## Enunciado del ejercicio
Indica cuántas líneas de los registros que siguen contienen la palabra "dormer", teniendo en cuenta mayúsculas y minúsculas. Responde solo con el número.

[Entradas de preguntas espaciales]

::::

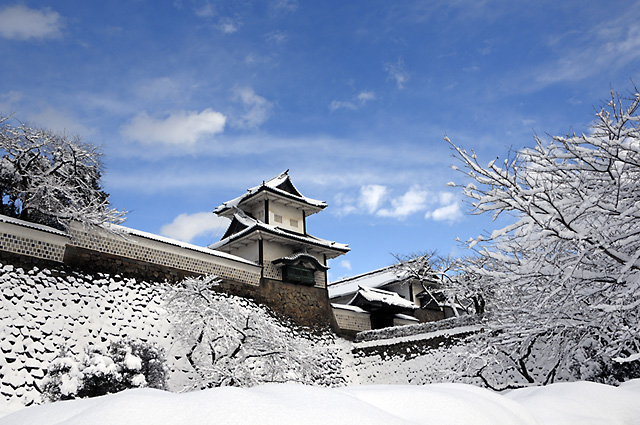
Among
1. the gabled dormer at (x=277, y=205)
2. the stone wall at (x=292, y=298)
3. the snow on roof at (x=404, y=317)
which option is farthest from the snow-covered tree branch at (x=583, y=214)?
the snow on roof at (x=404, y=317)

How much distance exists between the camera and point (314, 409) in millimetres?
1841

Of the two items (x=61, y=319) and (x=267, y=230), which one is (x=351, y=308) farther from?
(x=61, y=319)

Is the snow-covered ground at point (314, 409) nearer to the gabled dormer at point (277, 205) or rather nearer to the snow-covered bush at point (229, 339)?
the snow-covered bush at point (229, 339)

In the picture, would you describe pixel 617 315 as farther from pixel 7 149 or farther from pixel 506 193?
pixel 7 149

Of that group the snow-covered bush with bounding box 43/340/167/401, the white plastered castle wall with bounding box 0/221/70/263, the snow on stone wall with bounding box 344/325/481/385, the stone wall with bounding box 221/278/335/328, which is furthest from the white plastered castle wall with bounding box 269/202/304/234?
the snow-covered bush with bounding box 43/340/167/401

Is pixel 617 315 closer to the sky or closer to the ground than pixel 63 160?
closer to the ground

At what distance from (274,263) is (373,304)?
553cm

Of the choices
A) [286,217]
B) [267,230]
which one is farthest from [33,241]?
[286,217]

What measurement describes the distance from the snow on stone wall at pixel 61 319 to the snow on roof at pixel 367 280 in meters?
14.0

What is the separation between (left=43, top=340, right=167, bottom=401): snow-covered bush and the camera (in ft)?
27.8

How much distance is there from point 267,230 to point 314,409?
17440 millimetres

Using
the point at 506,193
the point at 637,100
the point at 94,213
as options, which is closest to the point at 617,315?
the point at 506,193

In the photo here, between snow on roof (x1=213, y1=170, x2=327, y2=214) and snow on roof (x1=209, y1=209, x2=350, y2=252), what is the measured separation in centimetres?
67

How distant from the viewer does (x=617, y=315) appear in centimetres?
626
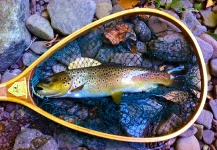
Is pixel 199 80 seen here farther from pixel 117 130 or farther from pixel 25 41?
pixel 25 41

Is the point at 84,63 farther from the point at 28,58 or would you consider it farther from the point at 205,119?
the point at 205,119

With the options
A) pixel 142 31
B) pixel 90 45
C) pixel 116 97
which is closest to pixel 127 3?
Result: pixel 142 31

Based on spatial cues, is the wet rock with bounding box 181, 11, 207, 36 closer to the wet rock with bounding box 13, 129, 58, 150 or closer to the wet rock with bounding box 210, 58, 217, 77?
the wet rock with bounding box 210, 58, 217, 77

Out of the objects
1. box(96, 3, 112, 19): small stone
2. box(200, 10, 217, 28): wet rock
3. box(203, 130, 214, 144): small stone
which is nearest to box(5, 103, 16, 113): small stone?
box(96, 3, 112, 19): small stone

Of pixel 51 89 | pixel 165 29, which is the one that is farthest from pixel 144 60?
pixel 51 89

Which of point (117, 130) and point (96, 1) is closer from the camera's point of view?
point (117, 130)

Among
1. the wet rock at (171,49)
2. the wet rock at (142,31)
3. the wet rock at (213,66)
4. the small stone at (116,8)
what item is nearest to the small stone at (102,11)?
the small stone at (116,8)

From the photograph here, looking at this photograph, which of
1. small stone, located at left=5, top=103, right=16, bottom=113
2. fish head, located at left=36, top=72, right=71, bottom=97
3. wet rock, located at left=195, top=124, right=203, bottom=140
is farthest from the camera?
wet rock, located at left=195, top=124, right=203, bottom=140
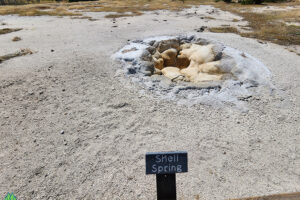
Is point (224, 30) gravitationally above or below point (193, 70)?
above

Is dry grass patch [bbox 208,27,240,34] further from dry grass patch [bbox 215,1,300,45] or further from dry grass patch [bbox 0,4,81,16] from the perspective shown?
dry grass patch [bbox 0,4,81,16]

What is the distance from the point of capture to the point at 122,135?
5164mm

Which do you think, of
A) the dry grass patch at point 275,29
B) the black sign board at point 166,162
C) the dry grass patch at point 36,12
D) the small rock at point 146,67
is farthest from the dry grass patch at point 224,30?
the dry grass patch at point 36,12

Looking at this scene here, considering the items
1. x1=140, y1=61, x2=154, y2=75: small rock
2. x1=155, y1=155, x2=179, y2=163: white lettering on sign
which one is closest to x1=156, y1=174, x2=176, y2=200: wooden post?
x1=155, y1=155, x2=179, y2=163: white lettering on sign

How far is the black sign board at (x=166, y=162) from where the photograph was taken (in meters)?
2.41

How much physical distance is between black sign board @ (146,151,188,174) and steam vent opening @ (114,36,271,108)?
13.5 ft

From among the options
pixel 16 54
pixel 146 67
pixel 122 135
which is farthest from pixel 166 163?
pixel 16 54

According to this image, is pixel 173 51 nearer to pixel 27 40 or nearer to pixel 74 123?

::::

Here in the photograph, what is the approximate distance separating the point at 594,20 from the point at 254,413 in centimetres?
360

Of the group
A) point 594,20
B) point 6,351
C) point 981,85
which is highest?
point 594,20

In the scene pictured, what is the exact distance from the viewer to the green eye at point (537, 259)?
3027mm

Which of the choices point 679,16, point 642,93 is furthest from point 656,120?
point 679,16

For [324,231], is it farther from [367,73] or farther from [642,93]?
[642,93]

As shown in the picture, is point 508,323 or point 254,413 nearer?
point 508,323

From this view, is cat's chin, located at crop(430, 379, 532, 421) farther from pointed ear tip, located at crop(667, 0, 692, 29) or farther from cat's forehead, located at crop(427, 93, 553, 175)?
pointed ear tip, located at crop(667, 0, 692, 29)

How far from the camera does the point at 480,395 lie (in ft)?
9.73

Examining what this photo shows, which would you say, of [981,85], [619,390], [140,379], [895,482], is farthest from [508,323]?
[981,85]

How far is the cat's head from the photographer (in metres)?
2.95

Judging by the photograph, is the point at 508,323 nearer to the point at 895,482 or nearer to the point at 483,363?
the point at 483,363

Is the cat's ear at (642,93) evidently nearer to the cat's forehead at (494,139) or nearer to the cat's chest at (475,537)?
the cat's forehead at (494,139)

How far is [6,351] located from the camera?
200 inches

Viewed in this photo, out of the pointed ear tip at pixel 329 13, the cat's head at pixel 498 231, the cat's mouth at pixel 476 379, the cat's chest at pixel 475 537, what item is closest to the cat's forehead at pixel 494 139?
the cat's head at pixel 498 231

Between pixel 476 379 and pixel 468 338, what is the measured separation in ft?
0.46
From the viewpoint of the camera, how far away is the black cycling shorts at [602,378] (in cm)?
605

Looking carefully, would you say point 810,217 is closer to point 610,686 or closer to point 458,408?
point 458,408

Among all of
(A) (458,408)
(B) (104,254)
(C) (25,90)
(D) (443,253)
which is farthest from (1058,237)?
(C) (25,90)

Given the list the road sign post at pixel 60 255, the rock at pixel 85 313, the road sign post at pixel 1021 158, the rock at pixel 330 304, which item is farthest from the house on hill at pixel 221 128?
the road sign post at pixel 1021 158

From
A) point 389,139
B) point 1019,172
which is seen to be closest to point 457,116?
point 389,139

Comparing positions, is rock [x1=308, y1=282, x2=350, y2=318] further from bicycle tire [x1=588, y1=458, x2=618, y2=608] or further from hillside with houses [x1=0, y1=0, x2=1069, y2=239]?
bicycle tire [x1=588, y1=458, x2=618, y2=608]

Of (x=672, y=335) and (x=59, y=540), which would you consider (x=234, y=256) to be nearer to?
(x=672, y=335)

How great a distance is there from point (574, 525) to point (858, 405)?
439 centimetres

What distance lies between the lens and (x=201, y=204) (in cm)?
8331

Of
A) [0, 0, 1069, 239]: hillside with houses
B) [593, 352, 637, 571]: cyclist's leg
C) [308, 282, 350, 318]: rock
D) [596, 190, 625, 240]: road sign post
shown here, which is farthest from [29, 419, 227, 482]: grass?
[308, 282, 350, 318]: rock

::::

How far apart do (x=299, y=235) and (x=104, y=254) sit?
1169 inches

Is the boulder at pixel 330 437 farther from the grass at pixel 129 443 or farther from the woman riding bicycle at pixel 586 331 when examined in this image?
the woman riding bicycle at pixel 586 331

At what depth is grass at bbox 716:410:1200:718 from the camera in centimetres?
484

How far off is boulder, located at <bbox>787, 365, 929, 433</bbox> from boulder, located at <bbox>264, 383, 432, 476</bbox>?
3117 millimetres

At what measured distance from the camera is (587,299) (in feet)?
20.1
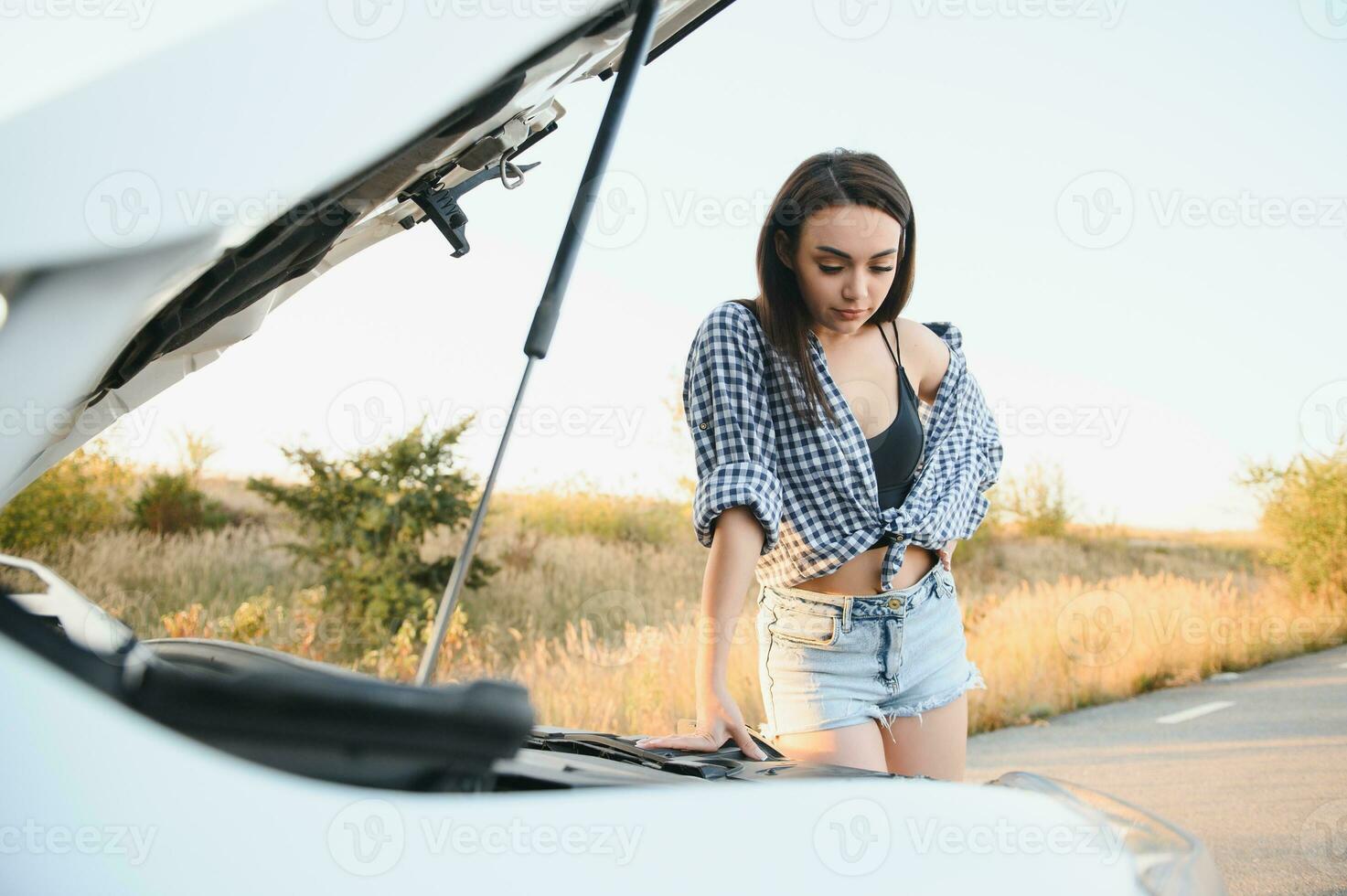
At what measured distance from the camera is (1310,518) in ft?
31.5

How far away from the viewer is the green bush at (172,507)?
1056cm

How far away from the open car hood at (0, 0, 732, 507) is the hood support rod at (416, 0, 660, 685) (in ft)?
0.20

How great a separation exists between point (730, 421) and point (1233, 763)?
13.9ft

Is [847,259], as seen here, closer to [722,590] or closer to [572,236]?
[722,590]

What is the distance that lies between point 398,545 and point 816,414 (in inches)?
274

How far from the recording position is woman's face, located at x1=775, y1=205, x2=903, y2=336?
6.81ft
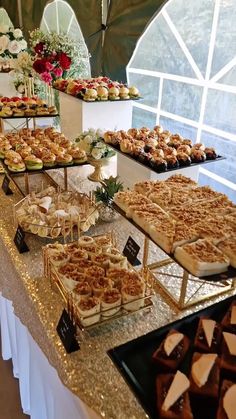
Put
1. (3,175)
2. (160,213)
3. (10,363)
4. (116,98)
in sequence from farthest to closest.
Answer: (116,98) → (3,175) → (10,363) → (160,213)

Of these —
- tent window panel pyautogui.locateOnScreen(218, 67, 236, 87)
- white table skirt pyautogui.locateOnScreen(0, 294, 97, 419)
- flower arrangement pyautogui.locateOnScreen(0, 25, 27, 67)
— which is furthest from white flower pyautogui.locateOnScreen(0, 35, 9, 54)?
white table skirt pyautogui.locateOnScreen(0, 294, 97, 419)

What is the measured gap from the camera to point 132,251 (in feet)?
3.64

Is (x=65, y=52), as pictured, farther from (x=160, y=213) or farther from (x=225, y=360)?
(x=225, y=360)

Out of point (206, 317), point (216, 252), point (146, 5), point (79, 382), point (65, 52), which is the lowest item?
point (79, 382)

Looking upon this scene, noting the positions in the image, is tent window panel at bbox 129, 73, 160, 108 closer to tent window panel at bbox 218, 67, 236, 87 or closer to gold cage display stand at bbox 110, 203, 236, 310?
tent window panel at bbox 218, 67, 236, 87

::::

## Respuesta al problema
2